■ **REQUIRED WORK**: Copy out all lines of the listing below that hold "reasoning".

■ **GIVEN DATA**:
□ □ □

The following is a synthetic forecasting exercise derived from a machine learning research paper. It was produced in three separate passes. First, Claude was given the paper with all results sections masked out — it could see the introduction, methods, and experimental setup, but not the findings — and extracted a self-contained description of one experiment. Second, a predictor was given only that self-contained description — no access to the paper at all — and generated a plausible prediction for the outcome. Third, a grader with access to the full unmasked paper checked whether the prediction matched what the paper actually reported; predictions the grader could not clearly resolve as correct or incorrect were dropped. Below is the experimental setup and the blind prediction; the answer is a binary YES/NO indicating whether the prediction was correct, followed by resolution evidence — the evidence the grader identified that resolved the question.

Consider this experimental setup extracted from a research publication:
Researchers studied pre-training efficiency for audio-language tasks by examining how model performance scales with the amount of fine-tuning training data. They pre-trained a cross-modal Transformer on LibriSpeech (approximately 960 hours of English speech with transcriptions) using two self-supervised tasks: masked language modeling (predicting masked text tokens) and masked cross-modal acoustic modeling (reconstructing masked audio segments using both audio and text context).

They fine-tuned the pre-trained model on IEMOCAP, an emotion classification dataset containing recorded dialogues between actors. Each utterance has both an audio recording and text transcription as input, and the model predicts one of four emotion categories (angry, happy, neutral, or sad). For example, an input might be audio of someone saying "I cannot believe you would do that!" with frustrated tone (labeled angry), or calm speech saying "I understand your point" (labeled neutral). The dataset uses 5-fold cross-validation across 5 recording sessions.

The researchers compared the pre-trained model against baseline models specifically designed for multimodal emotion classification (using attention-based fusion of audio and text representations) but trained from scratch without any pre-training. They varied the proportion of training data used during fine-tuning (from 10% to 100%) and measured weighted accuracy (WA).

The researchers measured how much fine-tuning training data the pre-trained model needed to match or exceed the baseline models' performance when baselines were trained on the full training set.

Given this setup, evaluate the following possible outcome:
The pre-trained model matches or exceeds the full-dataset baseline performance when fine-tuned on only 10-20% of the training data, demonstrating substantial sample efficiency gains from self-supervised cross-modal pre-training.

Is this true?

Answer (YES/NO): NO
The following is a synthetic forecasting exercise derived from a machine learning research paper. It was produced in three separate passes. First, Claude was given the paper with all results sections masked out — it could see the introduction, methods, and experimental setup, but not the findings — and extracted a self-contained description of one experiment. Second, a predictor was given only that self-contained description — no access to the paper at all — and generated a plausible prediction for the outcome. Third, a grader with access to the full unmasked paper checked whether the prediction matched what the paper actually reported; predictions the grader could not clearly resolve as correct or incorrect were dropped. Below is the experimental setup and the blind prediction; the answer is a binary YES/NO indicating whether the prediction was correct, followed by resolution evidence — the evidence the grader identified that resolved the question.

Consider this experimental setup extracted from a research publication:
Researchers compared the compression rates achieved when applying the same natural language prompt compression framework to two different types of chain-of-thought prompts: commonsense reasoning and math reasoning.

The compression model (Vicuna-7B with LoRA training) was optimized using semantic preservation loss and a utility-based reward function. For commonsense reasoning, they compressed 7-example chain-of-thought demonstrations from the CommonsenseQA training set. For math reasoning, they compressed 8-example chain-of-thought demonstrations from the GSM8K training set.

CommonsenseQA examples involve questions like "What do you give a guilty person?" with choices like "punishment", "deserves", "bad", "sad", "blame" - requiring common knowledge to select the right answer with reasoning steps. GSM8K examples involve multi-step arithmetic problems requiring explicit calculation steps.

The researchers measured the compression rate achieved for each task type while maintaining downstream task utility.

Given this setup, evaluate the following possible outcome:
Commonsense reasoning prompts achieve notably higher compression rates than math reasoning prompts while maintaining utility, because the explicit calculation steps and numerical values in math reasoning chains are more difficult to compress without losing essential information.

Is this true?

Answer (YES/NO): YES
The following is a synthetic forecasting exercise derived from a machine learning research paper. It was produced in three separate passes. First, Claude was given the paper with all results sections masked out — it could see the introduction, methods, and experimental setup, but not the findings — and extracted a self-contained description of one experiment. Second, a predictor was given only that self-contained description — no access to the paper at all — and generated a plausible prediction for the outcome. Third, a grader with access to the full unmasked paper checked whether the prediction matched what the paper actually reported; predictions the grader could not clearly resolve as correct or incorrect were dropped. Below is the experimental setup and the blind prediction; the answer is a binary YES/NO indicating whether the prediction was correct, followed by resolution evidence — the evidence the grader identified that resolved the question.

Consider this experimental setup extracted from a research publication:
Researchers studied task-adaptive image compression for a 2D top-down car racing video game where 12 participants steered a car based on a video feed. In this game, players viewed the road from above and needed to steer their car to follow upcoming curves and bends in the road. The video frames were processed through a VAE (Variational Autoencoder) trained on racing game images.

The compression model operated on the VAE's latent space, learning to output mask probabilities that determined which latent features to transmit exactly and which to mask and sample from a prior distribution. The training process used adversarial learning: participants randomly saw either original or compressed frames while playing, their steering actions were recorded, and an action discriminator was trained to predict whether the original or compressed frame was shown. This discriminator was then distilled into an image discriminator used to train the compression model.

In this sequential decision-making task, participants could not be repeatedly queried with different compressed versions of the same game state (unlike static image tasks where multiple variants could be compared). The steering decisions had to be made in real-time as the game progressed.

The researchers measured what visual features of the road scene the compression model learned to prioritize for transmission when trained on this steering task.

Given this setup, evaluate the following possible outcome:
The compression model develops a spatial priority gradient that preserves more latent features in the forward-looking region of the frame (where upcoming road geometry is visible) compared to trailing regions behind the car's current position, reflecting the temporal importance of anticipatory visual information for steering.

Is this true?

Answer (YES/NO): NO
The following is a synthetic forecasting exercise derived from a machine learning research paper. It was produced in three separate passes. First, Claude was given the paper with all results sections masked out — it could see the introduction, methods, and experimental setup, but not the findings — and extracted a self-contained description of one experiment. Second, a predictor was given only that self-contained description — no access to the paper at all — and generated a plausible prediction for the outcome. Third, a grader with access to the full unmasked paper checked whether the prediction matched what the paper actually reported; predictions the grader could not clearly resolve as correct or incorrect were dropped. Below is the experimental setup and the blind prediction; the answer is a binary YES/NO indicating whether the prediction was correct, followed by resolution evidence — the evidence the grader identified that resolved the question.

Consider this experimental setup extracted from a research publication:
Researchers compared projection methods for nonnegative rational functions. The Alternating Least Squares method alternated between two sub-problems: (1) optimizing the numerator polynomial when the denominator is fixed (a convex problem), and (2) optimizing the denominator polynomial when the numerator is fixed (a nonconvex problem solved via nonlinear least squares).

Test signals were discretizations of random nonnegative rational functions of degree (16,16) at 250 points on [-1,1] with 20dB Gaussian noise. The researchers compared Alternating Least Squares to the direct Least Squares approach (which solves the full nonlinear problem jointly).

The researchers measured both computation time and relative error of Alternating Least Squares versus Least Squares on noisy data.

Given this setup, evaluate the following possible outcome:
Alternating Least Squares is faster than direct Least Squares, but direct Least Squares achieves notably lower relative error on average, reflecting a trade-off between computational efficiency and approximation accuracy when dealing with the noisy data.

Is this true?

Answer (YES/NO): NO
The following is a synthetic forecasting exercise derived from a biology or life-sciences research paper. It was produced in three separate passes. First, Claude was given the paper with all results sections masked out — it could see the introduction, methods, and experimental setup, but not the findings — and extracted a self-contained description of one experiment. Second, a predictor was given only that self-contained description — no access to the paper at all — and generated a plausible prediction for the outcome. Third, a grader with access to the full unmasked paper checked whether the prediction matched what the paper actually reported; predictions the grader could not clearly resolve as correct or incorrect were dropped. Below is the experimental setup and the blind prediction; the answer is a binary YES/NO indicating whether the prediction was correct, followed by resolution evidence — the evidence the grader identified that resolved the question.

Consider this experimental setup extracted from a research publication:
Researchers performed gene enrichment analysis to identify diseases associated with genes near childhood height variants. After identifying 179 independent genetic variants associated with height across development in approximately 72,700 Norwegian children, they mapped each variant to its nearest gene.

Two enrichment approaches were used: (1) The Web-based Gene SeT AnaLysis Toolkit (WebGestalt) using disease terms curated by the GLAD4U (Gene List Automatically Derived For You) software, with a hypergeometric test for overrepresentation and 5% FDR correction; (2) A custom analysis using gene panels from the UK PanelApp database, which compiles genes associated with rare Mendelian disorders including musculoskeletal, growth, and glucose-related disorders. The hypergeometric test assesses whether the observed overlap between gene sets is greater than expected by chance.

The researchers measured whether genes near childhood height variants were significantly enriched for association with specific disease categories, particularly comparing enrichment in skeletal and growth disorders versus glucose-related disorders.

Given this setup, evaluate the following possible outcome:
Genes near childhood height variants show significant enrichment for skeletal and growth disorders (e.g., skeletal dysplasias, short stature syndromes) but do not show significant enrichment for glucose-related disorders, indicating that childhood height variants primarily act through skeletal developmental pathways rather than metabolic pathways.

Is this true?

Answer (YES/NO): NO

□ □ □

■ **ANSWER TO THIS PROBLEM**:
Researchers compared the compression rates achieved when applying the same natural language prompt compression framework to two different types of chain-of-thought prompts: commonsense reasoning and math reasoning.
The compression model (Vicuna-7B with LoRA training) was optimized using semantic preservation loss and a utility-based reward function. For commonsense reasoning, they compressed 7-example chain-of-thought demonstrations from the CommonsenseQA training set. For math reasoning, they compressed 8-example chain-of-thought demonstrations from the GSM8K training set.
CommonsenseQA examples involve questions like "What do you give a guilty person?" with choices like "punishment", "deserves", "bad", "sad", "blame" - requiring common knowledge to select the right answer with reasoning steps. GSM8K examples involve multi-step arithmetic problems requiring explicit calculation steps.
Commonsense reasoning prompts achieve notably higher compression rates than math reasoning prompts while maintaining utility, because the explicit calculation steps and numerical values in math reasoning chains are more difficult to compress without losing essential information.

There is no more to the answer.